▸ **Assigned task**
Every line from the one bearing "class: Mammalia" through the last line of the entries should be printed exactly, with no other output.

▸ **Material for this task**
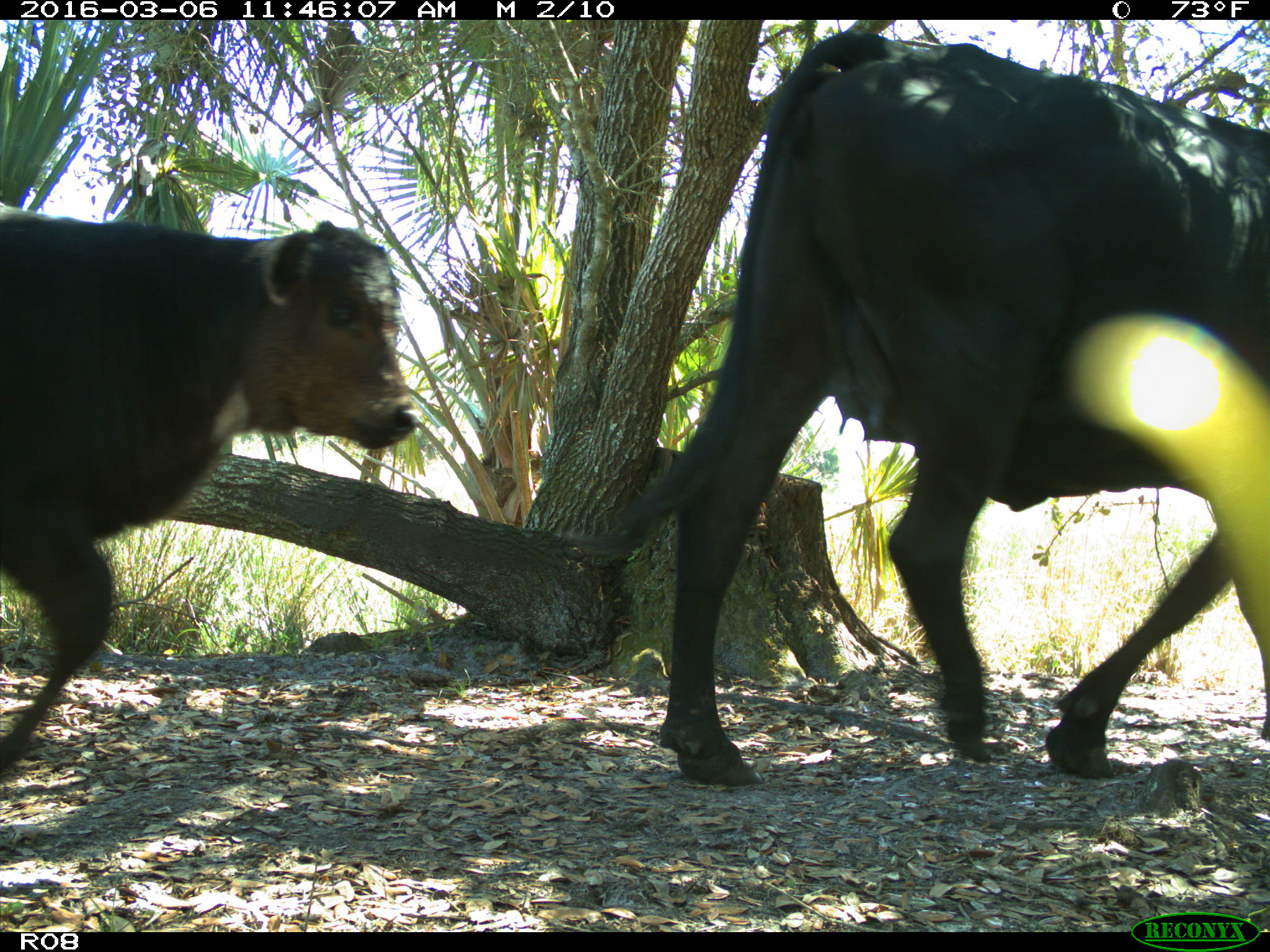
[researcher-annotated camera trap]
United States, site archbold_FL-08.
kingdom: Animalia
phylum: Chordata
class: Mammalia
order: Artiodactyla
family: Bovidae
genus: Bos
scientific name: Bos taurus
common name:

▸ **Result of this task**
class: Mammalia
order: Artiodactyla
family: Bovidae
genus: Bos
scientific name: Bos taurus
common name:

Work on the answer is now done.